Entries shown:
=======
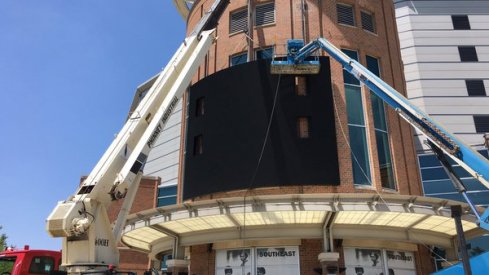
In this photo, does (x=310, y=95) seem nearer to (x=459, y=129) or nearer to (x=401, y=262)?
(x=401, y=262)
=======
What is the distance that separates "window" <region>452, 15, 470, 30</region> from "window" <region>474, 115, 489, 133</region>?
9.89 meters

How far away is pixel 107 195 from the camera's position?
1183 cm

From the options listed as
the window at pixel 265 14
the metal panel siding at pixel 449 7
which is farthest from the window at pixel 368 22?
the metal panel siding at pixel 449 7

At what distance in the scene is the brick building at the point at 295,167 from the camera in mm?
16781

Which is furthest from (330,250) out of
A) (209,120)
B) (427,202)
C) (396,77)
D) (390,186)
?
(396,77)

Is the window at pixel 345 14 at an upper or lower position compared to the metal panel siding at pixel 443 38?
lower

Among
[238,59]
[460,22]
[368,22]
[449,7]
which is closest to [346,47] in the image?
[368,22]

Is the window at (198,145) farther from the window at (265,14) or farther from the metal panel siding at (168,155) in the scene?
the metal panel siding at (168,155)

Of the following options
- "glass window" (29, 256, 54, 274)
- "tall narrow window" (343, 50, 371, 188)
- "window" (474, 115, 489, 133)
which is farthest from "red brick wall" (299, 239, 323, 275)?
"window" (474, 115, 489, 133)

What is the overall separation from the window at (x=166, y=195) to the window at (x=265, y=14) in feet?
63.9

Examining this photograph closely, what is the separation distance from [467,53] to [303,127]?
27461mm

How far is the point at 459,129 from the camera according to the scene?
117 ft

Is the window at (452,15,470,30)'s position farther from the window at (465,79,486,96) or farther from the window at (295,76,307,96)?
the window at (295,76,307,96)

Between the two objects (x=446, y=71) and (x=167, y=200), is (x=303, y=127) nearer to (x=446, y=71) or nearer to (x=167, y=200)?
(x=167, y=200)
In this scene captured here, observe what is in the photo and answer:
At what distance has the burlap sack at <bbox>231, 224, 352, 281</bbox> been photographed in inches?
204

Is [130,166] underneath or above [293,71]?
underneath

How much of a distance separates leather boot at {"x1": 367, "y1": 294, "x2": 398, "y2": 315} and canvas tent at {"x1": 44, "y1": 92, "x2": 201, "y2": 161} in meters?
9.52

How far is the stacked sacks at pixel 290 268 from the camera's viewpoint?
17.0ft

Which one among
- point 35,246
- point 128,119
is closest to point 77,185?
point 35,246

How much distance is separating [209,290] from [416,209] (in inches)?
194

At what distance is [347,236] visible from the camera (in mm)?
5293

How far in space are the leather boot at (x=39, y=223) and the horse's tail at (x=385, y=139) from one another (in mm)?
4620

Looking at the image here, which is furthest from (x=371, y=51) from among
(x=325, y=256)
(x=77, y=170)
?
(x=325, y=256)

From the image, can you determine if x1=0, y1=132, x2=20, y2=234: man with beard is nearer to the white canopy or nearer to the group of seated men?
=======
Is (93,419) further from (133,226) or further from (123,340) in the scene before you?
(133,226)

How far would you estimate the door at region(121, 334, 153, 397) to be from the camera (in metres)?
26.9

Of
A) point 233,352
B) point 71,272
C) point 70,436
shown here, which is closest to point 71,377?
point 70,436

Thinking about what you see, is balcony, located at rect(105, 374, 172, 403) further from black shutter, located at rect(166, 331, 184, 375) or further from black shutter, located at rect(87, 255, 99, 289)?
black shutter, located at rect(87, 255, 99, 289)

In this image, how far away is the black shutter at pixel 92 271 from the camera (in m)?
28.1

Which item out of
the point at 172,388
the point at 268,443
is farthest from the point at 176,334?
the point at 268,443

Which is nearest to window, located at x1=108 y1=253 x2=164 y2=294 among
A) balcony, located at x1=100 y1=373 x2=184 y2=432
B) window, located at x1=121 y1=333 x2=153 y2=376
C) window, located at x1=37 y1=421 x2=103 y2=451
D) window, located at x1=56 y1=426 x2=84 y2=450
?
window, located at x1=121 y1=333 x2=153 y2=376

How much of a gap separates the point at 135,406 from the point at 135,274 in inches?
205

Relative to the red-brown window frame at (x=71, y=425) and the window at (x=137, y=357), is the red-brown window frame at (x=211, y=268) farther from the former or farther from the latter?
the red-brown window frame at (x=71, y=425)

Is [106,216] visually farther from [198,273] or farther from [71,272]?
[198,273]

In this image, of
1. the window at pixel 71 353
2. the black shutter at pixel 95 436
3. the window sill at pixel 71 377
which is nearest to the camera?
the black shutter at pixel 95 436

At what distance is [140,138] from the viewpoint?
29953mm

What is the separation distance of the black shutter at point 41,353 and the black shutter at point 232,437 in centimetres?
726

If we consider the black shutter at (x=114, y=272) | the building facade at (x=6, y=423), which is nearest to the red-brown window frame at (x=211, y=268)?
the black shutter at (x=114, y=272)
=======
Goal: List every line in the rows above that contains the word "lower", matching case exactly.

Answer to the exercise:
Is the window at pixel 345 14 at an upper or lower position compared to the metal panel siding at pixel 443 38?
lower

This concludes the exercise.